Lastly -- and I feel like I can say this without spoiling anything -- the central mystery is only somewhat resolved. More than many, I am often okay with that type of ambiguity (my sister is still mad at me for recommending Tana French's In The Woods, which leaves you guessing a bit at the end). Kim actually broaches the topic in the book. With around 100 pages remaining, Mia says the following:


"A horrible idea occurred to me. What if we never find the answer? I hate leaving puzzles incomplete, cannot stand equations I can't solve, get infuriated by those giving-audience-agency stories without definitive answers -- The Little Prince (Dad's favorite book and thus the first of these types of books I ever read), Dad's old Choose Your Own Adventure books, the Black Mirror episode "Bandersnatch" with its over one million variations, Life of Pi, Inception, The Sopranos's ending."
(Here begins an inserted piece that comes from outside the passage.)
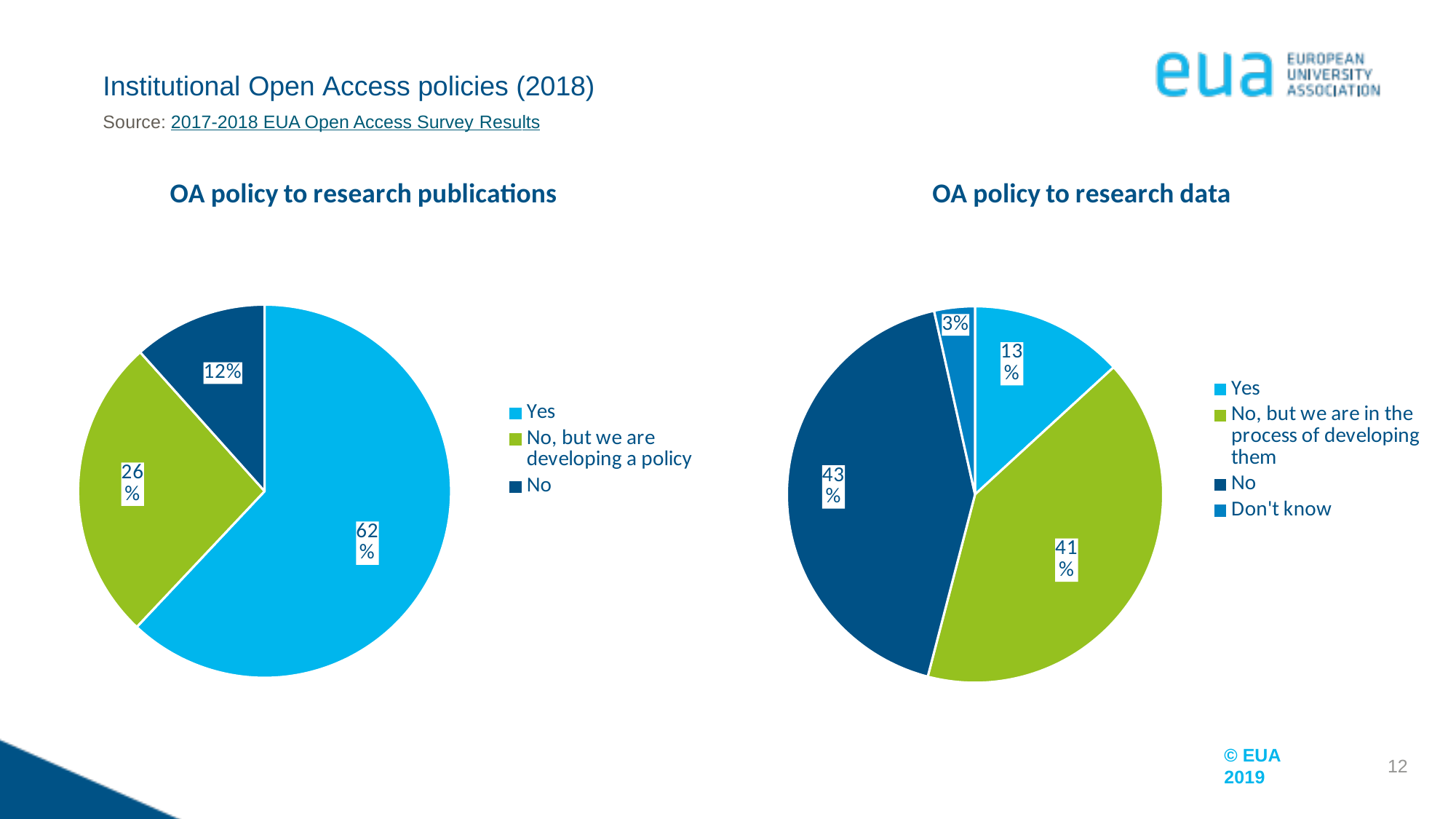
In the 'OA policy to research data' chart, which category has the largest slice? No In the 'OA policy to research data' chart, what share answered 'No'? 43% In the 'OA policy to research publications' chart, what is the difference between the 'Yes' and 'No' shares? 50% How many slices does the 'OA policy to research publications' pie chart have? 3 What type of chart is used for 'OA policy to research publications'? Pie chart In the 'OA policy to research publications' chart, what share answered 'No, but we are developing a policy'? 26% In the 'OA policy to research data' chart, what is the difference between the 'No' and 'Yes' shares? 30% In the 'OA policy to research publications' chart, what share of respondents answered 'Yes'? 62% In the 'OA policy to research publications' chart, which category has the smallest slice? No How many categories does the legend of the 'OA policy to research data' chart list? 4 In the 'OA policy to research data' chart, which is larger: 'Yes' or 'No, but we are in the process of developing them'? No, but we are in the process of developing them In the 'OA policy to research data' chart, what share answered 'Don't know'? 3%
Given Mia's -- our narrator's -- aversion to the unresolved, that passage made me think, "okay, there's no way that they don't fully tie up the details here". Even more, I was hoping for a shocking reveal. But instead the reader is presented a plausible scenario and then left to draw their own conclusions with most of the information.


Overall, the story moved along, and despite some of the components that bothered me, I still mostly enjoyed it. Interestingly, one of the topics explored in Happiness Falls is how happiness is tied to expectations, and how inflated expectations prevent one from achieving maximum happiness. Given how much I enjoyed Miracle Creek and how intrigued I was by the premise of Happiness Falls, my expectations were quite high for this one. Unfortunately, that -- and this just not being as good of a book as Kim's first -- diminished my overall happiness with this read. If you're choosing only one Angie Kim novel, definitely choose Miracle Creek; and if you pick up Happiness Falls, keep those expectations in check. Maybe you'll end up happier with it than me.